● Görev 1
Referandum haberinde "81 ilde vatandaşlarımız" ifadesinden "bir bahtiyarlık duyuyoruz." ifadesine kadar olan kısmı harfi harfine yazıya geçir.
● Görev 2
Referandum haberine göre şu soruları yanıtla:
(a) Yıldırım, resmi sonuçlar ilan edilince kimi partiye davet edeceklerini söylüyor?
(b) Yıldırım bu konuşmayı nerede yaptı?
(c) Katılım oranı hangi düzeyde oldu?
● Görev 3
Referandum haberini, gösterilen son cümleden sonra devam ettir.

● Metin
Gündem

Başbakan Yıldırım: Resmi sonuçların ilan edilmesiyle birlikte Cumhurbaşkanımızı partimize davet edeceğiz

"Şaibe söylentileri yayarak halk oylamasının sonucuna gölge düşürmeye çalışmak beyhudedir"

18 Nisan 2017 14:38

Başbakan Binali Yıldırım, referandumdan 'Evet' kararının çıkmasının ardından merak konusu olan Cumhurbaşkanı Tayyip Erdoğan'ın kurucusu olduğu AKP'ye ne zaman döneceğini açıkladı. Yıldırım, "Resmi sonuçların ilan edilmesiyle beraber kurucu genel başkanımıza partimize davet edeceğiz. Kendisini aramızda görmekten büyük bir bahtiyarlık duyacağız" dedi.

"Bu halk oylamasının kaybedeni yoktur. Sadece 'evet' kampanyasına destek veren değil, tercihi 'hayır' olan da kazanan olmuştur" diyen Yıldırım, "Şaibe söylentileri yayarak halk oylamasının sonucuna gölge düşürmeye çalışmak beyhudedir, boştur. Buna ana muhalefet partisi başta olmak üzere her kesimin saygı duyması gerekmektedir" ifadesini kullandı.

Yıldırım, uzlaşmacı mesajlar vererek, "Yoğun bir kampanya dönemi geçirdik. O heyecanlı günlerin tozu dumanında bazen sözlerimiz maksadını aşmış olabilir. Evet diyenler de, hayır diyenler de birbirini incitmiş olabilir. Şimdi incinmeleri, kırgınlıkları kenara bırakma, millet için el ele verme zamanıdır" diye konuştu.  

Referandum sonrası ilk kez TBMM'de partisinin grup toplantısında konuşan Yıldırım'ın açıklamalarından satır başları şöyle:

81 ilde vatandaşlarımız sandıklara giderek tercihlerini yapmışlardır. Demokrasimize sahip çıkan yurt içinde 80 milyon, yurt dışında 3 milyona yakın vatandaşımıza şükranlarımı sunuyorum. 16 Nisan halk oylaması, milletimizin demokrasiye olan inancının göstergesi olmuştur. Pazar gün üilk kez sandık başına giden 1 milyon genç kardeşimizi özellikle tebrik ediyorum. Tam bir demokratik olgunlukla gerçekleştirdiğimiz bu halk oylaması ile siyasi tarihimizde yeni bir sayfa açılmıştır. Bu yeni sayfanın ülkemize, milletimize, siyasi hayatımıza çok güzel bir gelecek vaat ettiğine yürekten inanıyorum. Pazar günü kesin olmayan sonuçlara göre 58 milyon kayıtlı seçmenden 49 milyonu oy kullanmıştır. Katılım oranı yüzde 85 gibi rekor bir düzeyde olmuştur. Hazırlayıp, milletimize sunduğumuz anayasa paketinin milletimizin teveccühüne mazhar olmasından büyü bir bahtiyarlık duyuyoruz.

● Verilen kayıtlar

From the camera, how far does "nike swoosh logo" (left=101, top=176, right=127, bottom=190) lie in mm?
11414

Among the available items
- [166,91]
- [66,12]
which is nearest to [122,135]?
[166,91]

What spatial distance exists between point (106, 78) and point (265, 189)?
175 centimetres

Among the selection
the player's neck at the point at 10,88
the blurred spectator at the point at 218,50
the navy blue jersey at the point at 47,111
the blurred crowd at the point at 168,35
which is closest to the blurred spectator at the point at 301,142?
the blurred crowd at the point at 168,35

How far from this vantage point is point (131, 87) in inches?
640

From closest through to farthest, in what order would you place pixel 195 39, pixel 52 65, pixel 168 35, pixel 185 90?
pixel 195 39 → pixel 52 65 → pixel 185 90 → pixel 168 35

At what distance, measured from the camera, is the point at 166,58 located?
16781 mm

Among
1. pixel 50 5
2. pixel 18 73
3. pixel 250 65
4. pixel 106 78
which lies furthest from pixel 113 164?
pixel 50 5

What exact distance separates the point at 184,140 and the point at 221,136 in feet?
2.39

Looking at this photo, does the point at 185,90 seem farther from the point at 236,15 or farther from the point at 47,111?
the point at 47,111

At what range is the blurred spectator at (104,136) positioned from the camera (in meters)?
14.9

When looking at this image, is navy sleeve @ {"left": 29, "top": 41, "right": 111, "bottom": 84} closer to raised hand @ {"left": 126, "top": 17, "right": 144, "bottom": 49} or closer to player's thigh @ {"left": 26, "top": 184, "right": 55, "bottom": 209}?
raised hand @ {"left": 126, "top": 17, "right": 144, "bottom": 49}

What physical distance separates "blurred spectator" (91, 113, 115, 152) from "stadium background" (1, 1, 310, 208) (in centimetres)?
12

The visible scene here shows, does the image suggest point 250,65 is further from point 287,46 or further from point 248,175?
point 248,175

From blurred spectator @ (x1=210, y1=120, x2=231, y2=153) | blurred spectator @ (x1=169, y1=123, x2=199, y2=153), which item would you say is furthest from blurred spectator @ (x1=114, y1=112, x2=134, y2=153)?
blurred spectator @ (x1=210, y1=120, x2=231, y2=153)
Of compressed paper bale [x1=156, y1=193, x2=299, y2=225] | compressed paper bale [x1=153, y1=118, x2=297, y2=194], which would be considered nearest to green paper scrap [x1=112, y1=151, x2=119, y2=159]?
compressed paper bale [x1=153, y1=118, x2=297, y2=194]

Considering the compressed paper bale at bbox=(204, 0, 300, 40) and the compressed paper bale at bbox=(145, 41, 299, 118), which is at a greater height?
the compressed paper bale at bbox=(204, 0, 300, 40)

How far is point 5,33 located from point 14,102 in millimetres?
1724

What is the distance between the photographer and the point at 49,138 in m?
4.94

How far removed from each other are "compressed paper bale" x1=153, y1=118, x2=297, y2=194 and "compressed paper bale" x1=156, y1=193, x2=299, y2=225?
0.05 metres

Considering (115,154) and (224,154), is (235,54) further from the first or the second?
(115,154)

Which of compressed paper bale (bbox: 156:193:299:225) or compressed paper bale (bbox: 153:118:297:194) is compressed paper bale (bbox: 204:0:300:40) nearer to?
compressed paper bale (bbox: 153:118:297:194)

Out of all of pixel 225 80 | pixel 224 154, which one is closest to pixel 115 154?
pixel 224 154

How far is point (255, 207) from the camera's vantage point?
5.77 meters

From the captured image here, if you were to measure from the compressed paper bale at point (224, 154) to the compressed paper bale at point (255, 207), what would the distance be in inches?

● Yazılı yanıt 1
81 ilde vatandaşlarımız sandıklara giderek tercihlerini yapmışlardır. Demokrasimize sahip çıkan yurt içinde 80 milyon, yurt dışında 3 milyona yakın vatandaşımıza şükranlarımı sunuyorum. 16 Nisan halk oylaması, milletimizin demokrasiye olan inancının göstergesi olmuştur. Pazar gün üilk kez sandık başına giden 1 milyon genç kardeşimizi özellikle tebrik ediyorum. Tam bir demokratik olgunlukla gerçekleştirdiğimiz bu halk oylaması ile siyasi tarihimizde yeni bir sayfa açılmıştır. Bu yeni sayfanın ülkemize, milletimize, siyasi hayatımıza çok güzel bir gelecek vaat ettiğine yürekten inanıyorum. Pazar günü kesin olmayan sonuçlara göre 58 milyon kayıtlı seçmenden 49 milyonu oy kullanmıştır. Katılım oranı yüzde 85 gibi rekor bir düzeyde olmuştur. Hazırlayıp, milletimize sunduğumuz anayasa paketinin milletimizin teveccühüne mazhar olmasından büyü bir bahtiyarlık duyuyoruz.

● Yazılı yanıt 2
(a) Kurucu genel başkanları Cumhurbaşkanı Tayyip Erdoğan'ı.
(b) TBMM'de, partisinin grup toplantısında.
(c) Yüzde 85.

● Yazılı yanıt 3
"Seçimin kaybedeni yoktur"

Bu halk oylamasının kaybedeni yoktur. Bu sonuç, yeni bir dönemin başlangıcıdır. Kazanan sadece "evet" kampanyasına destek veren 25 milyon 154 bin vatandaşımız değildir. Tercihi "hayır" olan 23 milyon 775 bin 294 vatandaşımız da 16 Nisan'da kazanan olmuştur. Çünkü Türkiye kazanmıştır, demokrasi güçlenerek bu halk oylamasından kazançlı çıkmıştır. Bu sonuçtan 81.7 ile "evet" oyu veren Bayburt'ta, yüzde 80.41 "hayır" oyu veren Tunceli de kazançlı çıkmıştır.

"Şaibe söylentileri halk oylamasının sonucuna gölge düşürmeye çalışmak beyhudedir"

Bugün kendimizi yenileme zamanıdır. Mevlana'nın bir sözü vardır; "Ne kadar söz varsa düne ait, dünde kaldı cancağzım. Şimdi artık yeni şeyler söyleme zamanı". Yüzümüzü geleceğe dönmemiz, yeni şeyler söylememiz gerekiyor. Bugünden itibaren ülkemiz ve geleceğimiz için sorumluluğumuzun daha da arttığının farkındayız. Şaibe söylentileri yayarak halk oylamasının sonucuna gölge düşürmeye çalışmak beyhudedir, boştur. Buna ana muhalefet partisi başta olmak üzere her kesimin saygı duyması gerekmektedir. Oy oranlarından yola çıkarak milletin sözü üzerine söz söylemek yanlıştır. Evet ile hayır oranlarının yakın olmasından hareketle, vatandaşları ayrıştırmak isteyenlerin oyununa asla gelmeyeceğiz. Büyük bir uyum içerisinde geleceğe yürümekten vazgeçmeyeceğiz.

Yurt dışında yaşamasına rağmen ülkemizin geleceğine sahip çıkan memleket sevdalılarına teşekkür ediyorum. Allah milletimize zeval vermesin. AK Parti kadroları olarak cumhurbaşkanlığı hükümet sistemine en başından beri inandık. Bu anayasa değişikliğinin ülkemiz için ihtiyaç olduğunu hep söyledik. Daima millet, kararımız 'evet' diyerek kampanyayı başlattık. İlk mitingimizi 26 Şubat'ta, 15 Temmuz'da bir destan yazan kardeşlerimizle Kahramankazan'da gerçekleştirdik. İki aylık sürede 54 il ziyareti gerçekleştirdik. İki yurt dışı ziyaretimizde de vatandaşlarımızla beraber olduk. İstanbul, Ankara, İzmir gibi büyükşehirlerimize gittik. Ülkemizin her köşesine giderek vatandaşlarımızla kucaklaştık. Bu arada bir yandan halk oylaması için çalışırken diğer yandan devlet, memleket işlerini aksatmadık. 14 açılış ve temel atma törenleriyle toplu açılışları gerçekleştirdik.

"AK Partililik şuuruyla
hareket eden yol arkadaşlarıma..."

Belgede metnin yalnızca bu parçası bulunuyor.